Imbituba, profusa de planta de meia altura chamada Imbé. Queriam que eu ficasse. O marido da Ione, cadeirudo, parece usar fraldas. Comunica-se com caretas que se abrem em sorrisos que irradiam beneplácitos de simpatia. São hilárias as caretas quando parecem repugnar ingestão ou esforços defecantes. As gêmeas entravam e saíam do carro, aos gritos e cochichos; trocavam juras de saudade, orquídeas e verbalidades. Após alguns dias juntas, porém, mostravam o escuro da meia noite lunar com achincalhos gerais. Num encontro anterior àquele repetiram as vias de fato. Sim. A agredida não revidava, chorava cabisbaixa como criança castigada pela mãe. Era quando eu fingia roncar como um gato e o cadeirudo atentava a um anacrônico rádio de pilha, colado ao ouvido, que não se sabia se funcionava.

Parti às 18 horas. O rádio batia o samba chuviscado do outono/inverno que trovejava sustos noite adentro. No ar enevoado eu pensaria em voz alta sem censuras. De saltitante nicoleta ninfeta ela passou a bater calcanhares de queixume para me dar o “dever” da meia bunda. Sabes do sol enregelado de inverno? Tem gente que gosta. Queixava-me das vezes que se faz de desentendida quando chamo pela – Ione! – e ela pergunta se estou falando com ela ou com a “outra” distante; ou quando sua sensibilidade nasal quer que eu identifique cheiros que ela sinta fazendo descrições infantis. Sempre sentia perfumes misteriosos ao abrir meu roupeiro.

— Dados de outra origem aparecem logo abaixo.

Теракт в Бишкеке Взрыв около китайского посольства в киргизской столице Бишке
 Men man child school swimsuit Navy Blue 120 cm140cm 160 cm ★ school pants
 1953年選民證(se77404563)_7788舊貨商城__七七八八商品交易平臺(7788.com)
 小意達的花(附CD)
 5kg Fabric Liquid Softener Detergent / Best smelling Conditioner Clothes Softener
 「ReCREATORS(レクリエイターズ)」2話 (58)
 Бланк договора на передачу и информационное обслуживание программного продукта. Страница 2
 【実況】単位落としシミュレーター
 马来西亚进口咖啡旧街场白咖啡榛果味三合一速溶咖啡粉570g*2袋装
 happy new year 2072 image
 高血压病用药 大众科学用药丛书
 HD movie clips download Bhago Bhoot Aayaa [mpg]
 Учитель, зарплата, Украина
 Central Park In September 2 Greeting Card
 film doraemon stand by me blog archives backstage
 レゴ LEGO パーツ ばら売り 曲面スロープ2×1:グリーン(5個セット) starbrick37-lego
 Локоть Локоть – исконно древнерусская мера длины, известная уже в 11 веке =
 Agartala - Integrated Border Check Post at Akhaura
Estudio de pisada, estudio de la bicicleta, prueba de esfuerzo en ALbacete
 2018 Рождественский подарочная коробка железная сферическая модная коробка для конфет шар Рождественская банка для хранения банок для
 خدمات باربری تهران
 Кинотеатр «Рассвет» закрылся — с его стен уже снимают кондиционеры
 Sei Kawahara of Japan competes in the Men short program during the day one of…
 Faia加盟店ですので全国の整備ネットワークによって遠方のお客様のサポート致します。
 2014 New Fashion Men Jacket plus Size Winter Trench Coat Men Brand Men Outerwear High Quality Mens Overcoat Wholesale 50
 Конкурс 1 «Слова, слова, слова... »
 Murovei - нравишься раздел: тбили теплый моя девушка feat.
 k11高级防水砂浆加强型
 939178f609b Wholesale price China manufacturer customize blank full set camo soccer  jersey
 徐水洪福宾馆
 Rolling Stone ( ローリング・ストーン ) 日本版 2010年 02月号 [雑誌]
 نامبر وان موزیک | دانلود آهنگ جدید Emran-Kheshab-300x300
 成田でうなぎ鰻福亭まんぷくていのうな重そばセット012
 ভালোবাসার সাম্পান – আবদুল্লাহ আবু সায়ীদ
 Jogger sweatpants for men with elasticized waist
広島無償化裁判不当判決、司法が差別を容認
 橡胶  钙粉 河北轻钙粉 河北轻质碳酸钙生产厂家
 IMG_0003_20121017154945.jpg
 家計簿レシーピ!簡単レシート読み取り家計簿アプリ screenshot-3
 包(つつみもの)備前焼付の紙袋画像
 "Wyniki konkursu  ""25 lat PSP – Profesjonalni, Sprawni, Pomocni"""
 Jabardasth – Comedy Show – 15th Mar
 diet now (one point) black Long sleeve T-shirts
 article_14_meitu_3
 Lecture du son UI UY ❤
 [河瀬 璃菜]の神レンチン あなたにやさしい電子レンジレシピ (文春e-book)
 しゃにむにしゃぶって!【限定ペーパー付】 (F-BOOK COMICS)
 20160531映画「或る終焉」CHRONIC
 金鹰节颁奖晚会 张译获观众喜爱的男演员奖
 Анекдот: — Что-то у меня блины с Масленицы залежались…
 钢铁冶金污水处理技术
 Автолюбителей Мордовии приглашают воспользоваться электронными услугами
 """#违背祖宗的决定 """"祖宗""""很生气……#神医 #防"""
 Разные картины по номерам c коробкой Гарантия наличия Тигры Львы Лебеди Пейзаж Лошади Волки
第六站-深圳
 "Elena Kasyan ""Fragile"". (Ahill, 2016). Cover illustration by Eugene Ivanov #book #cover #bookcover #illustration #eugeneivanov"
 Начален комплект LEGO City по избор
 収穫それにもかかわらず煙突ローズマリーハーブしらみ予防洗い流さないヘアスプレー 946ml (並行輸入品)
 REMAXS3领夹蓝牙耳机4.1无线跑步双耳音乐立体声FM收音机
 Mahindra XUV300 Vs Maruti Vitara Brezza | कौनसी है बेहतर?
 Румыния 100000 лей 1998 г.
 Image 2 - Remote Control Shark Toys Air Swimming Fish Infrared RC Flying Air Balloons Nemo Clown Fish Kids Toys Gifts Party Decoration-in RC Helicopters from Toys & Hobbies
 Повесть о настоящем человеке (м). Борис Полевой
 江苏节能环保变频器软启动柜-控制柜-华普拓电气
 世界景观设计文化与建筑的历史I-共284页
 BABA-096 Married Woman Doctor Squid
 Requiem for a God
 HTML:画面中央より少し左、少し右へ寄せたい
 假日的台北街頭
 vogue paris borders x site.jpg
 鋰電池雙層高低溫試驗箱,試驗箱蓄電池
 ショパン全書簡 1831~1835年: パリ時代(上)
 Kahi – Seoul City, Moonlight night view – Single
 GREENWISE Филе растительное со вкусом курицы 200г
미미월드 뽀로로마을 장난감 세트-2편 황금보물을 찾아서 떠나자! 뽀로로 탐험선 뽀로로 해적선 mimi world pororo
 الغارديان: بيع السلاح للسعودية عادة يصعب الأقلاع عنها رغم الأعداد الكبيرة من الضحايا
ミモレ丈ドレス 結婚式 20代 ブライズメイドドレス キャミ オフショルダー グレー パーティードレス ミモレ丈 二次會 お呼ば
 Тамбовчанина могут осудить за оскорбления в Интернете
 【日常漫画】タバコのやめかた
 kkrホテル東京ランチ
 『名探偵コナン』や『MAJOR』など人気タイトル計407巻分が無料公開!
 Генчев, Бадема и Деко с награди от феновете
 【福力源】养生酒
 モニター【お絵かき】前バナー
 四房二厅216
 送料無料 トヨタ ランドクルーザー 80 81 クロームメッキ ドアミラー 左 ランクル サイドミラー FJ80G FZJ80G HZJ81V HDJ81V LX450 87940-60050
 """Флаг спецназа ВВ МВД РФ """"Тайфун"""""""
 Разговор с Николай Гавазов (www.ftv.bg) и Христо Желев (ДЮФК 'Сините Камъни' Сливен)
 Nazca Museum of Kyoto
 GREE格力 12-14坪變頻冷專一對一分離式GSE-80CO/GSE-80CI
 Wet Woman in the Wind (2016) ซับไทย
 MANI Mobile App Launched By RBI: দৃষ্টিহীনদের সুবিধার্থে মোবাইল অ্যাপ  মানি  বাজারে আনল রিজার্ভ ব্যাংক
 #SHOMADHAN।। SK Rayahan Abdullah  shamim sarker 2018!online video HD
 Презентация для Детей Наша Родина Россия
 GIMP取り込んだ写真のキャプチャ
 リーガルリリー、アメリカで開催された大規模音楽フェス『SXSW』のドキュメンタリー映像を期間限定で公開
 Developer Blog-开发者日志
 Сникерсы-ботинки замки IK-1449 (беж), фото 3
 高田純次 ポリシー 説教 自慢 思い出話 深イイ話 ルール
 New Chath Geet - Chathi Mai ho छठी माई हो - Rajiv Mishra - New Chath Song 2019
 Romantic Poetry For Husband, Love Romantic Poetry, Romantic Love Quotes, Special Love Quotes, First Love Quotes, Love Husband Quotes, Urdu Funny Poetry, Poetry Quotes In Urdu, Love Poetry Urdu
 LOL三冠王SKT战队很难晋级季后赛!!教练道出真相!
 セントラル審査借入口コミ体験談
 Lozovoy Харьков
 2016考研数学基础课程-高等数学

– Claro! – dizia ela, – ninguém sente o fedor de seus odores.

Na culinária dos pretos, mocotós e feijoadas, doces de abóbora e batata doce, tinha que sentir determinado aroma para serem de boa qualidade. Em noites de inverno sentia cheiro de gás para eu revisar escapamentos. Ao atravessar a fronteira de volta ao Rio Grande, porém, algo soou injusto da minha parte. Procurei retorno a Imbituba. Afinal, assim como assim. Uma placa anunciava um a 3 quilômetros. Retornei para cozinhar restos de nosso prazer, eventual e dispendioso, ruminando sobre o que ainda temos à guisa de paixão.

De que valeria voltar sem ela e me sentir rarefeito ou flutuante como pó. De novo reavaliei o custo da BR 101 e daquela ponte que não ficava pronta. Lembrei-me das reformas de base propostas por Joao Goulart que incluía a expropriação de alguns hectares ao longo das estradas federais para fins de reforma agraria. Quando viajava sozinha, durante o dia, eu contava as horas pela chegada da noite; sim, a noite, aquela amiga que já me serviu de manto para aconchegar sonhos de quase poesia; o crepúsculo, no entanto, regido por um Orixá de passagem, fazia do entardecer uma ameaça de horas incertas sobre um outro amanhecer.

– Nega entojada! – eu gritava. Não sabemos o que significa, mas a ofende. Reconhecia esforço nela, mas enumerava itens de mudança. É o amor por algo ou alguém que a gente gostaria de modificar esquecendo que tais mudanças irão desfigurar a natureza da coisa ou pessoa amada. Brabinho, numa placa de retorno voltei para Porto Alegre em manobra ríspida. Lembrei que as superstições dela me adoecem. Outro dia eu recolhia a mesa e ela me proibiu de enfiar o prato no cesto para despejar os restos de comida, sabes por quê? Não ouvi. Deve ter um manual da credulidade nacional fantasiada de verde/amarelo. Apropriado para esta republiqueta, dominada por restolhos humanos, refúgio de criminosos. Por trajetória de ódio, injustiça, e má-fé, o país tornou pusilânime quase todo homem brasileiro.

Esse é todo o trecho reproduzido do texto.